Imposing ‘draconian’ extra controls on solicitors’ fees would have ‘serious ramifications’ for the profession and be legally flawed, the Court of Appeal has heard.

Opening the appeal on behalf of PI firm CAM Legal Services, Benjamin Williams QC said the personal market had been ‘reeling’ from recent reforms and sought ways to respond.

He submitted that the firm’s former client Darya Belsner had given informed consent to her lawyers charging £321 from her damages on top of recoverable costs of £500. Williams said that, according to civil procedure rules, proportionality ‘doesn’t apply’ to arrangements between solicitor and client, and argued the High Court had been wrong to find such deductions to be unlawful.

The case has wide consequences for the PI sector, as the retainer in question has been used in hundreds of thousands of  cases in the past 10 years.
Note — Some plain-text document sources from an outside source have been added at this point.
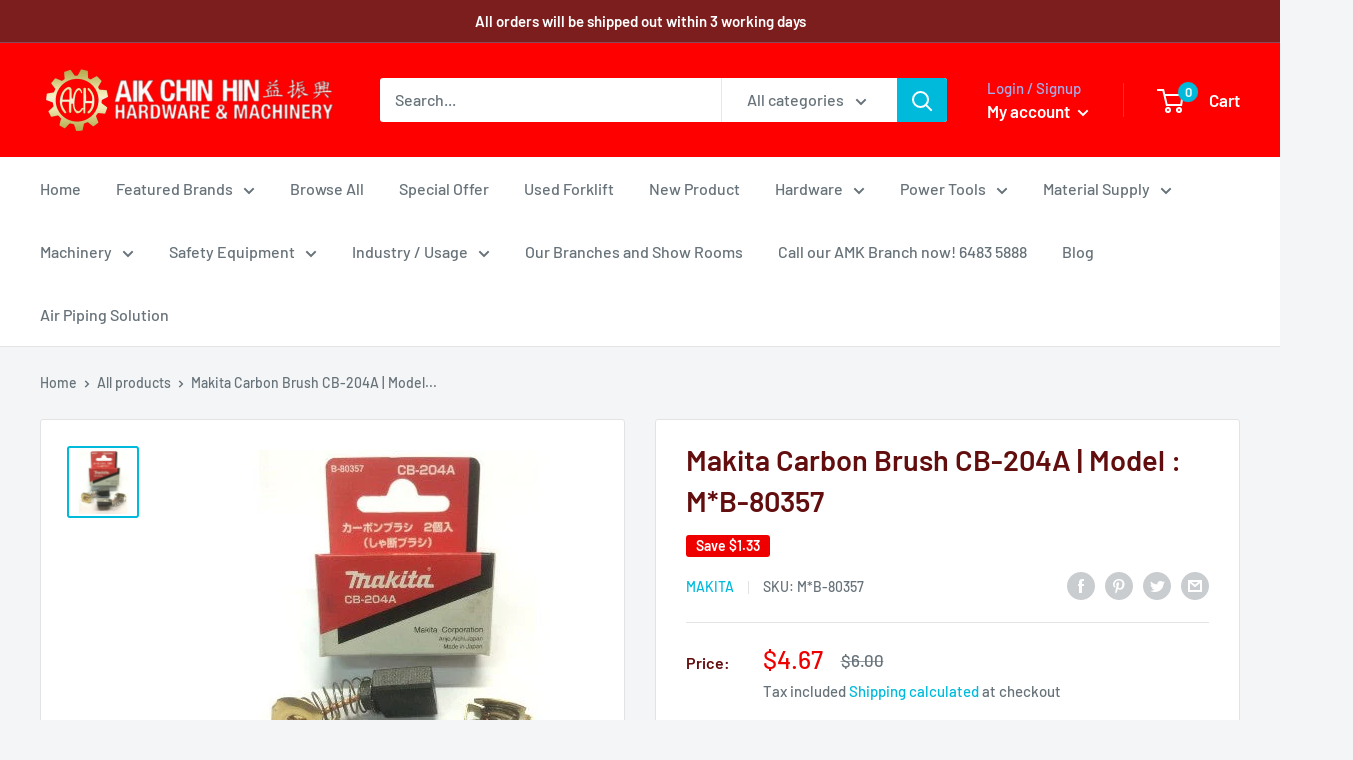

--- FILE ---
content_type: text/css
request_url: https://aikchinhin.sg/cdn/shop/t/16/assets/main-css.css?v=45842440274555720961749174755
body_size: 66
content:
#additional-info{display:none}#power-tools #additional-info{display:block}.maincontent img{max-width:100%}.maincontent section{padding:30px 0}.maincontent h1{text-align:center;font-size:30px;margin:0 0 40px;font-weight:700}.maincontent section h2{color:#630e0e;font-size:25px;margin:0 0 20px;font-weight:700}.maincontent section h3{font-size:25px;color:#000}.maincontent section:nth-child(2n){background:#fff}.maincontent section p{margin:0 0 10px;font-size:16px}.maincontent section ul{list-style:none;padding:0}.j-center{justify-content:center}.center-section,.list-center{text-align:center}.list-center h3{font-size:28px;margin:0;color:#000}.row-list .col-2{width:30%}.row-list .left-contet{margin:0 20px 0 0}.icons{display:flex;justify-content:space-evenly;align-items:center}.icons li img{max-width:100%}.icons li{width:20%;margin:0 20px}.freeshipping{text-align:center}.maincontent section.freeshipping h2{margin:0}.maincontent section.freeshipping a{font-weight:700}.listed-text{padding:0;margin:0}.listed-text li:before{width:5px;height:5px;background:#630e0e;position:absolute;left:0;top:5px;content:""}.listed-text li{position:relative;padding:0 0 8px 10px;margin:0;line-height:normal;color:#000}.row-list{display:flex;flex-wrap:wrap}.row-list .col-3{width:30%}.row-list .col-7{width:60%}.list-item{display:flex;margin-bottom:30px}.equip-section .item img{max-width:96%}.list-item li{width:33%;text-align:center;display:flex;flex-direction:column;margin:10px}#additional-info a{color:#630e0e;font-weight:700}.list-item li a{background:#00badb;padding:5px 8px;color:#fff!important;font-weight:700;width:200px;text-align:center;margin:15px auto}.maincontent .equip-section a{color:#630e0e!important;font-weight:700}@media only screen and (max-width: 830px){.maincontent section ul.icons{flex-wrap:wrap;justify-content:center}.maincontent section ul li{width:44%}.row-list .col-3{width:100%}.row-list .item li,.row-list .item{width:100%!important;margin-bottom:20px}.row-list .f-img{margin-bottom:20px}.row-list .f-img img{width:100%}}@media only screen and (max-width: 730px){.maincontent section h2{line-height:normal}.row-list .right-contet,.row-list .left-contet{width:100%}.maincontent section .list-item{flex-direction:column}.maincontent section .list-item li{width:100%}.maincontent section h3{font-size:22px;color:#000;line-height:normal}.maincontent section .list-item li{margin:0 0 20px}.ktt10-flt.ktt10-flt2{z-index:99999999!important;right:0!important;width:94%!important;left:0!important;margin:0 auto!important}button.ktt10-btn{z-index:9999999!important}}
/*# sourceMappingURL=/cdn/shop/t/16/assets/main-css.css.map?v=45842440274555720961749174755 */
The client, now advised by costs recovery outfit checkmylegalfees.com, asserts that restrictions on the amount the solicitor can charge apply to claims settled pre-action (as Belsner’s was). It is further submitted that the client did not give informed consent as her solicitors did not give sufficient information about the recoverable fixed costs.

The appellant firm says the parties had a written agreement that they could charge more than inter-partes costs and that informed consent was given.

At first instance, the court heard, the district judge found that an agreement had been reached that was sufficient to satisfy procedure rules. He also judged that the sum charged by the solicitor was reasonable.

That decision was successfully appealed by Belsner, with the judge ruling that disclosure to the client had been insufficient. 

Williams told the Court of Appeal that the result had ‘stark consequences’ for solicitors’ retainers, causing considerable uncertainty about what information needs to be provided to cover the array of scenarios that could arise. He added that clients were already afforded ‘ample protections’ through the legal ombudsman service, assessment of solicitors’ fees through the courts and regulatory action by the SRA.

During almost three hours of submissions, Williams was frequently interrupted by questions from the bench. Almost from the outset, Sir Geoffrey Vos, master of the rolls, described solicitors' discretion to decide on what to deduct from damages was ‘rather an unsatisfactory state of affairs’.

Vos said: ‘Most clients don’t read what they sign and they don’t understand if even if you sat them down and explained it.’

‘They would still ask ‘are you going to charge me £250 for a claim of £2,000’ and the solicitor would say ‘of course not my practice is just to charge a reasonable percentage of your winnings. But that is not very satisfactory that solicitors have that power. Surely the practice should change even if you [Williams] are right.’

The appellant was due to finish submissions on this morning before the Law Society, which has intervened in the case, sets out arguments in favour of the firm.